If you're looking to raise money for your company, it's critical you understand your risk profile. Here's why. Most investors and lenders, like banks and venture capital firms, are essentially professional risk managers; they invest or lend money by managing the risk that the money will be repaid or not. So, your job when seeking capital is to reduce the investor or lender's risk as much as possible.
The key to reducing risk is to identify and accomplish "risk mitigating milestones." A risk mitigating milestone is an event, that when completed, makes your company more likely to succeed.
Below are five key "risk mitigating milestones" that will reduce the risk of your failure and thus make it significantly easier to raise funding for your company:
1. Build a board of advisors.
One of the easiest risk mitigating milestones to accomplish is building a board of advisors. This is a group of individuals who agree to support and advise your company. Typically you do not pay them cash, but often give them stock options to incentivize them to help you.
Your advisory board is typically comprised of industry experts and other professionals whose advice and connections can help you grow the business. By building an advisory board, you show investors that other successful people, often including industry insiders, believe in your vision. Wise investors also know that by soliciting the advice of experts, your company will become more successful.
2. Secure beta customers.
Beta customers are non-paying customers who are willing to test your product or service. Typically these customers are not going to waste their time trying something in which they have no interest. As such, beta customers prove there is a demand for your product or service.

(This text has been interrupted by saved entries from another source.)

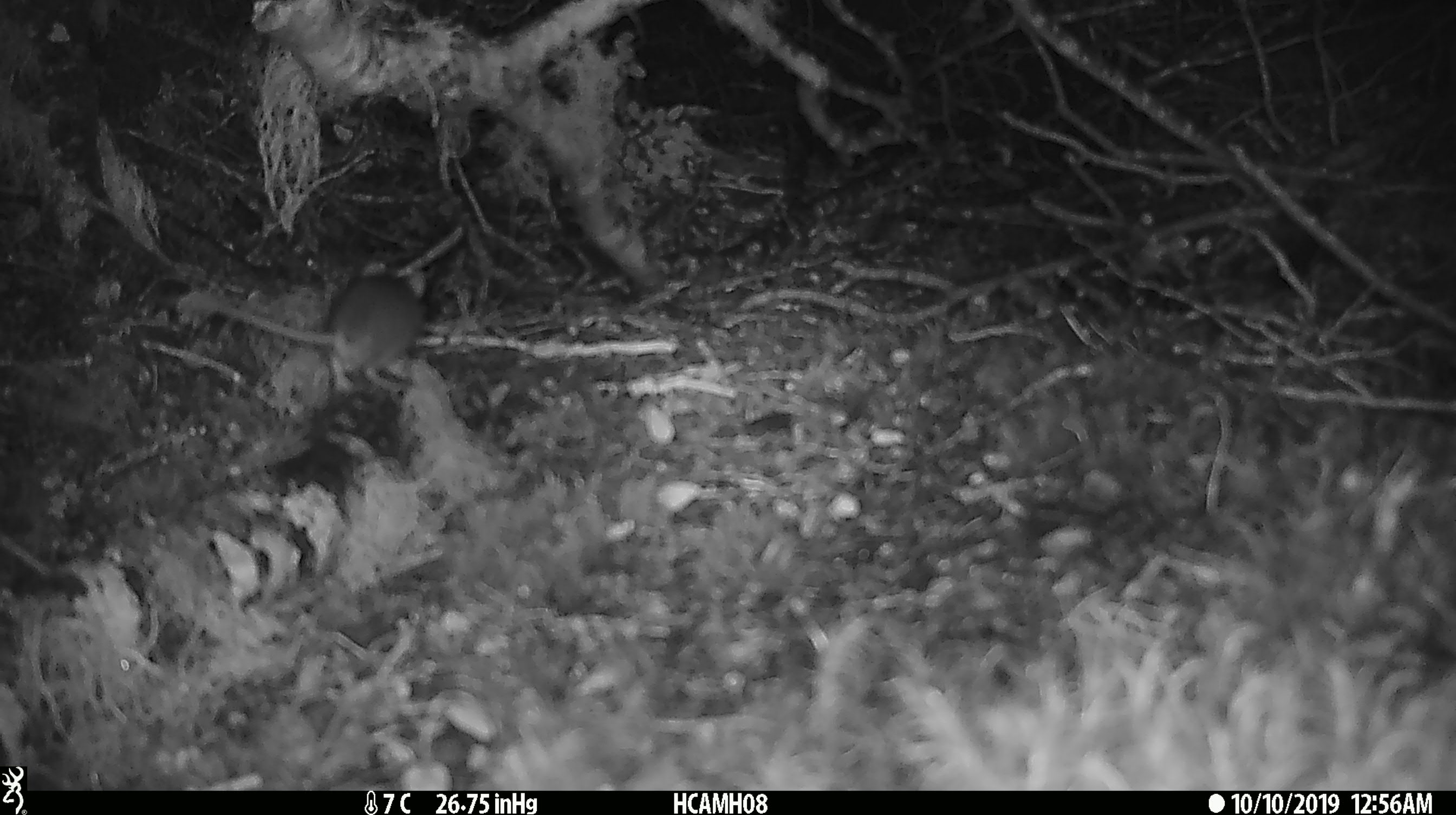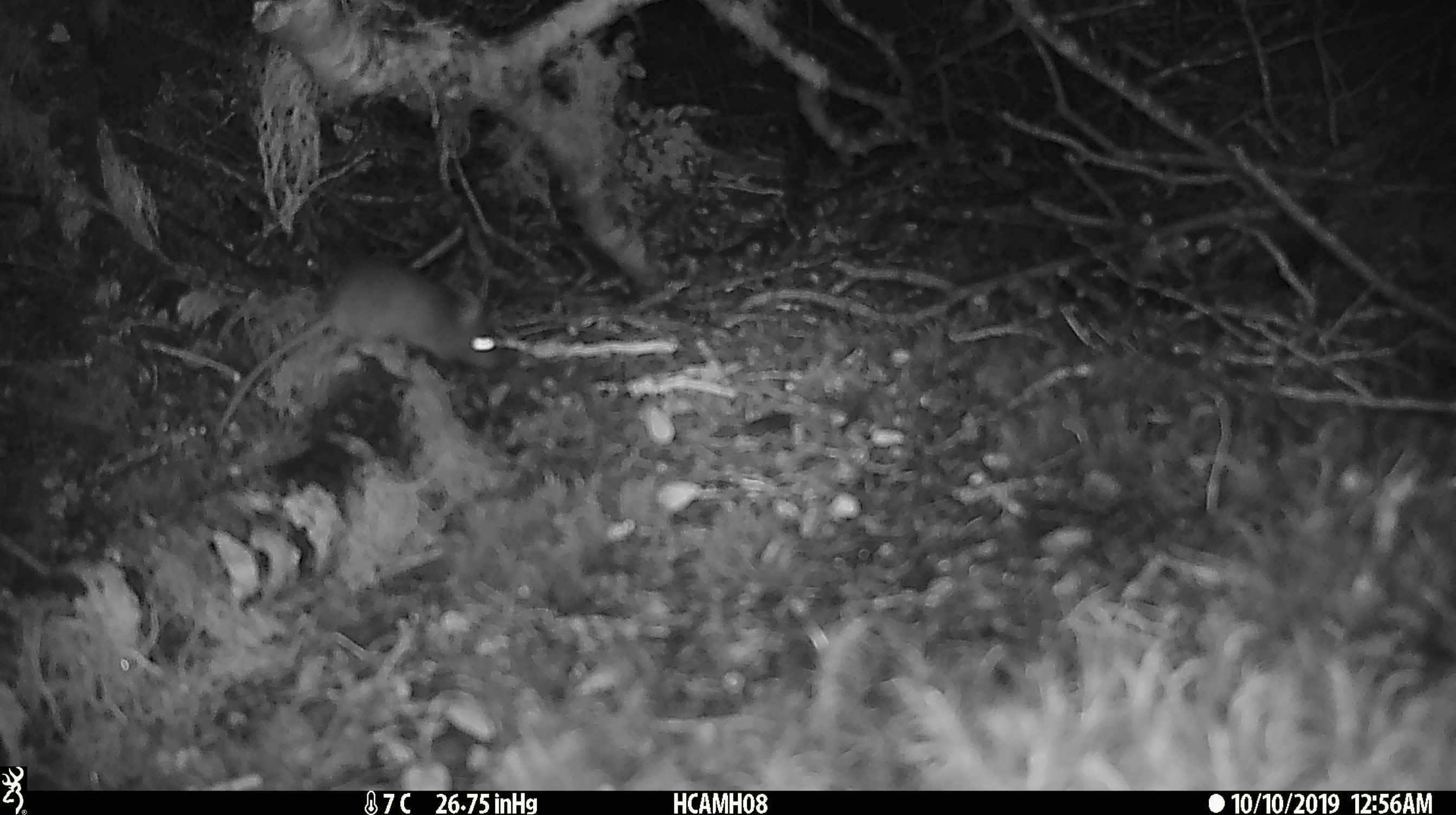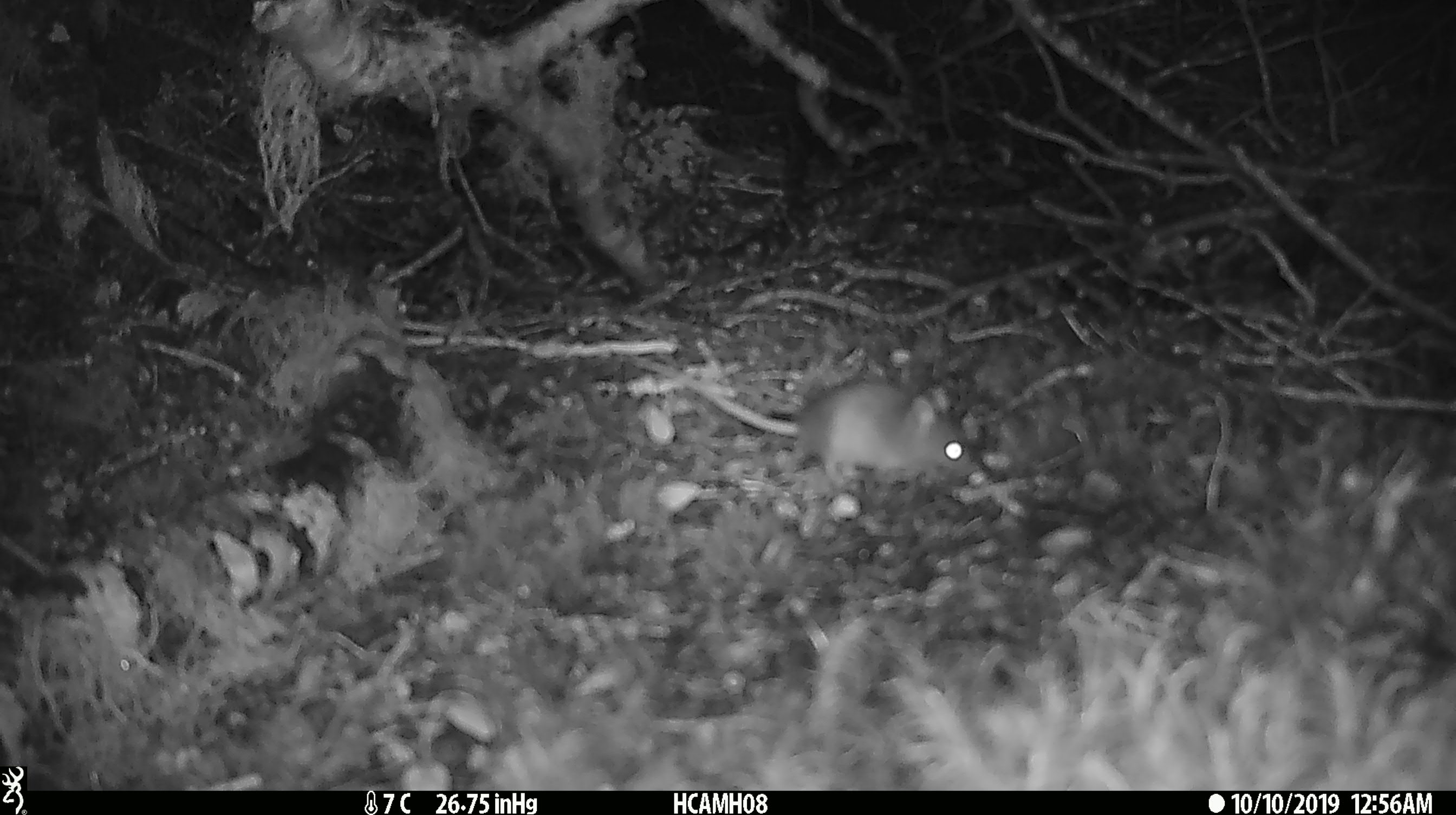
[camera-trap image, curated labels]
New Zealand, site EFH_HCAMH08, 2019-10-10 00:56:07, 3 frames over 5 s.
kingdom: Animalia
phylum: Chordata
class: Mammalia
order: Rodentia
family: Muridae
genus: Mus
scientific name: Mus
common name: mouse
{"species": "mouse (Mus)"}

Equally, if not more importantly, beta customers tell your company what they like and don't like about your product or service, so you can make improvements before a public launch. This market research is invaluable, and gives investors and lenders comfort that your offering will truly satisfy customer needs.
3. Forge partnerships.
Securing partnerships proves your viability and positions you for success. For example, a distribution partnership could ensure your offering will be able to reach the right customers. A manufacturing partnership could prove your ability to develop your product at a set cost.
In either case, signed partnerships also prove to investors that others in and around your industry believe in your vision.
4. Secure publicity.
Media outlets will write about your company if, and only if, they think their readers, listeners or viewers will care or benefit. As such, if the media covers your company, it's a good indication to investors that customers care about what you are doing. And if customers care, there is a good chance they will purchase your offerings in the future.
5. Generate revenue.
As you may have noticed, several of the risk mitigating milestones above focus on showing that customers want what you are offering. If there's enough customer demand for your product or service, the chances of your success are much higher.
And the ultimate indication that customers truly want your product or service is if they buy it. As a result, generating revenues from customers is perhaps the strongest risk mitigating milestone you can accomplish, and best positions you to raise money from lenders and investors.
Showing lenders and investors that you have accomplished key risk mitigating milestones will make it easier for you to raise money. It is understandable that for certain business ventures, like opening a new restaurant, you can't achieve all the milestones (such as generating revenues) before you raise funding. In such cases, try to accomplish as many risk mitigating milestones that don't require outside funding as possible. For example, you could develop your menu, survey customers in your area, and secure permits and licenses to help prove your restaurant will succeed.
Get creative, accomplish these key milestones and both your company and investors will benefit greatly.